[START Text section]
Role Playing Dimensions:

A role-playing dimension is one where the same dimension key — along with its associated attributes — can be joined to more than one foreign key in the fact table. For example, a fact table may include foreign keys for both Ship Date and Delivery Date. But the same date dimension attributes apply to each foreign key, so you can join the same dimension table to both foreign keys. Here the date dimension is taking multiple roles to map ship date as well as delivery date, and hence the name of Role Playing dimension.

Shrunken Dimensions:

A shrunken dimension is a subset of another dimension. For example, the Orders fact table may include a foreign key for Product, but the Target fact table may include a foreign key only for ProductCategory, which is in the Product table, but much less granular. Creating a smaller dimension table, with ProductCategory as its primary key, is one way of dealing with this situation of heterogeneous grain. If the Product dimension is snowflaked, there is probably already a separate table for ProductCategory, which can serve as the Shrunken Dimension.

Static Dimensions:

Static dimensions are not extracted from the original data source, but are created within the context of the data warehouse. A static dimension can be loaded manually — for example with Status codes — or it can be generated by a procedure, such as a Date or Time dimension.

Types of Facts In Data Warehousing ?

Additive:

Additive facts are facts that can be summed up through all of the dimensions in the fact table. A sales fact is a good example for additive fact.

Semi-Additive:

Semi-additive facts are facts that can be summed up for some of the dimensions in the fact table, but not the others.
Eg: Daily balances fact can be summed up through the customers dimension but not through the time dimension.

Non-Additive:

Non-additive facts are facts that cannot be summed up for any of the dimensions present in the fact table.
Eg: Facts which have percentages, ratios calculated.
[END Text section]
[START Given records]
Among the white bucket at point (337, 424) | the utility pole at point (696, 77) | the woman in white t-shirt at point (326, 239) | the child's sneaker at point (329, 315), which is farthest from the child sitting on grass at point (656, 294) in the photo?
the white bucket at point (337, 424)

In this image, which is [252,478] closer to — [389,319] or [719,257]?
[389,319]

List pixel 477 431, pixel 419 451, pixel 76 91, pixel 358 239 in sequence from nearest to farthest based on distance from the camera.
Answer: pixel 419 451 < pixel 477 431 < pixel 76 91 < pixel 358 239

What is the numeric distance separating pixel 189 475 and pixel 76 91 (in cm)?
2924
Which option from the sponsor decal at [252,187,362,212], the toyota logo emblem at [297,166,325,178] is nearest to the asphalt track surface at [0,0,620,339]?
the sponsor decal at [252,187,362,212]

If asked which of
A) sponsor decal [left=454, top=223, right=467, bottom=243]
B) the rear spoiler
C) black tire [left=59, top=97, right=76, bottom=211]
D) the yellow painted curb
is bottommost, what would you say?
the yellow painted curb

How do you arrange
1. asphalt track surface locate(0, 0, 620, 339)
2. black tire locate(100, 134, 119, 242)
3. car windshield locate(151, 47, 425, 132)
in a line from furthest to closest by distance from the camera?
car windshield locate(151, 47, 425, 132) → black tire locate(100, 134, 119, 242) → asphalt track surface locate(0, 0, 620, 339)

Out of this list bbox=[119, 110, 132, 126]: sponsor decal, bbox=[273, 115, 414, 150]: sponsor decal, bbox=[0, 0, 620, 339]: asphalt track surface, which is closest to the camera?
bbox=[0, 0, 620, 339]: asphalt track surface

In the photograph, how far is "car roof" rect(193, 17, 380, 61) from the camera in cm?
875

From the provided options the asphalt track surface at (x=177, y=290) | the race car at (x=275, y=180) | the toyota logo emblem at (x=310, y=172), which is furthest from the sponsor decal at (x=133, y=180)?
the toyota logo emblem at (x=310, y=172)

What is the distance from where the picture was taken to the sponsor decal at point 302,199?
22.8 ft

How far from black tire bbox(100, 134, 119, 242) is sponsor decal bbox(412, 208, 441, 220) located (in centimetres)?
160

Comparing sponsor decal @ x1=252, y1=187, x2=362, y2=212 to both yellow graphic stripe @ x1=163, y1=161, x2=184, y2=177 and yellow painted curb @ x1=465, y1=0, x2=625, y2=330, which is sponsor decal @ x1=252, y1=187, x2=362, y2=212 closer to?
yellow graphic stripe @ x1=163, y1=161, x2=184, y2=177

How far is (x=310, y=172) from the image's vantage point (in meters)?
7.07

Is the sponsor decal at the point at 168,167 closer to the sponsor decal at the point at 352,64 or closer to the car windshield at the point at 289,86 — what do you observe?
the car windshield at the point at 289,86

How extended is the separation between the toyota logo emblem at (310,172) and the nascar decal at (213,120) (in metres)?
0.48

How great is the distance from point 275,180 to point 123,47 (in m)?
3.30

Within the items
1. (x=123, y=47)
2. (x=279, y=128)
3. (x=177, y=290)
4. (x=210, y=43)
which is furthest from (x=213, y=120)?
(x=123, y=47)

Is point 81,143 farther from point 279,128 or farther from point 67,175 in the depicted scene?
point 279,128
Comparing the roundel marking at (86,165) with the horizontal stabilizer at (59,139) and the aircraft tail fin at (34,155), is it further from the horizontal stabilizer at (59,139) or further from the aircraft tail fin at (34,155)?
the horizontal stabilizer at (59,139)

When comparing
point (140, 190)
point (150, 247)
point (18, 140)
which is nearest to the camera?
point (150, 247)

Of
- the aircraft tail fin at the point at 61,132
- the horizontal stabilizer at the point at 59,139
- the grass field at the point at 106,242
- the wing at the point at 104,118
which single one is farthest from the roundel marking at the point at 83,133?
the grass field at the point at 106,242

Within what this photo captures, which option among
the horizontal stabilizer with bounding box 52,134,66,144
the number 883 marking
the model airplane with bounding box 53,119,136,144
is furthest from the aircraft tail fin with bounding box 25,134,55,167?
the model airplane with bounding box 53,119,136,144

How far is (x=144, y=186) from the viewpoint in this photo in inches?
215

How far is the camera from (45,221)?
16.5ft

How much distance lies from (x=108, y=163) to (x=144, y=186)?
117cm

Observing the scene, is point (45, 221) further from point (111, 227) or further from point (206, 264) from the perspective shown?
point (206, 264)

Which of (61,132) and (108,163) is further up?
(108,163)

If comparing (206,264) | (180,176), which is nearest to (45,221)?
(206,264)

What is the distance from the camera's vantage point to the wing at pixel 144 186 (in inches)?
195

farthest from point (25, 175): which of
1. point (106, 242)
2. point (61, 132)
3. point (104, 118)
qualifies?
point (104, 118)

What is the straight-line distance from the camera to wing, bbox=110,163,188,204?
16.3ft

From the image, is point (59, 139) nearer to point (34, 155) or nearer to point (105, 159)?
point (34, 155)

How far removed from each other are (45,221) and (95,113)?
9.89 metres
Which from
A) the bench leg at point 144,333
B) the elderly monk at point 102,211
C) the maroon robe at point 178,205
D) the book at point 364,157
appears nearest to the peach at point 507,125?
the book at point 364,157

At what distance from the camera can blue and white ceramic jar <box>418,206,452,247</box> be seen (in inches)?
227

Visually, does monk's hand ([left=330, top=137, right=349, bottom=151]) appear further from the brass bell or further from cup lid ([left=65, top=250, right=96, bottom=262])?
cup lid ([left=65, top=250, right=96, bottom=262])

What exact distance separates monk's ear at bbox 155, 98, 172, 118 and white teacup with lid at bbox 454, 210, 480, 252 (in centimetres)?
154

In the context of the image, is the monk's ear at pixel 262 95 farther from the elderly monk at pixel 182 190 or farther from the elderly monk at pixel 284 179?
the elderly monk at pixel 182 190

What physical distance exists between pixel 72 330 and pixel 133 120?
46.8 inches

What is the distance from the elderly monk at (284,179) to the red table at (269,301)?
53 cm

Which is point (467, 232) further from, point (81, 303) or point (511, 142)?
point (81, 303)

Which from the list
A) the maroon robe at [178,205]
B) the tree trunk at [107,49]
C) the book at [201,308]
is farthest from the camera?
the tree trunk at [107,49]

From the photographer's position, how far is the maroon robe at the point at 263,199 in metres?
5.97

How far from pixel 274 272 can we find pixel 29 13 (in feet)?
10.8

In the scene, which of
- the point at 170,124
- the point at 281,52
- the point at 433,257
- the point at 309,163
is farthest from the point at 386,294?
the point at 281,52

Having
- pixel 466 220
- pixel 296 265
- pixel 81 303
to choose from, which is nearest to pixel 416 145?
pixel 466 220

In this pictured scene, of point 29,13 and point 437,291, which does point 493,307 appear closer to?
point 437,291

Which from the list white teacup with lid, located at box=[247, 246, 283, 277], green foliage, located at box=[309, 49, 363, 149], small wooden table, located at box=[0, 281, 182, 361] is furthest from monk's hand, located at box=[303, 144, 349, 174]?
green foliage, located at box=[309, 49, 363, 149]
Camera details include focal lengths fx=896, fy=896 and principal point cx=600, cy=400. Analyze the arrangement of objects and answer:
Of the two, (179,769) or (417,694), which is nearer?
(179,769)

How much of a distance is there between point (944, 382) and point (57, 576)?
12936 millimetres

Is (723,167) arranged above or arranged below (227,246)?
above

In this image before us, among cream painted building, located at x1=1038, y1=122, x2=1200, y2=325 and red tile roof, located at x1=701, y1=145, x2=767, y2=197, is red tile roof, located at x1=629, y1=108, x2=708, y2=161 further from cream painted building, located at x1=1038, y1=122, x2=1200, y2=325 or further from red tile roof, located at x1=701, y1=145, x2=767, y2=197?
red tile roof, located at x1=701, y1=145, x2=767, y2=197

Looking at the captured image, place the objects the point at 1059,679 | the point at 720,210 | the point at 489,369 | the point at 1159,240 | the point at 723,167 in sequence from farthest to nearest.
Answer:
[END Given records]
- Exercise details:
Write out the data warehousing text that comes before the listing, word for word and in full.

- Output of the task:
Role Playing Dimensions:

A role-playing dimension is one where the same dimension key — along with its associated attributes — can be joined to more than one foreign key in the fact table. For example, a fact table may include foreign keys for both Ship Date and Delivery Date. But the same date dimension attributes apply to each foreign key, so you can join the same dimension table to both foreign keys. Here the date dimension is taking multiple roles to map ship date as well as delivery date, and hence the name of Role Playing dimension.

Shrunken Dimensions:

A shrunken dimension is a subset of another dimension. For example, the Orders fact table may include a foreign key for Product, but the Target fact table may include a foreign key only for ProductCategory, which is in the Product table, but much less granular. Creating a smaller dimension table, with ProductCategory as its primary key, is one way of dealing with this situation of heterogeneous grain. If the Product dimension is snowflaked, there is probably already a separate table for ProductCategory, which can serve as the Shrunken Dimension.

Static Dimensions:

Static dimensions are not extracted from the original data source, but are created within the context of the data warehouse. A static dimension can be loaded manually — for example with Status codes — or it can be generated by a procedure, such as a Date or Time dimension.

Types of Facts In Data Warehousing ?

Additive:

Additive facts are facts that can be summed up through all of the dimensions in the fact table. A sales fact is a good example for additive fact.

Semi-Additive:

Semi-additive facts are facts that can be summed up for some of the dimensions in the fact table, but not the others.
Eg: Daily balances fact can be summed up through the customers dimension but not through the time dimension.

Non-Additive:

Non-additive facts are facts that cannot be summed up for any of the dimensions present in the fact table.
Eg: Facts which have percentages, ratios calculated.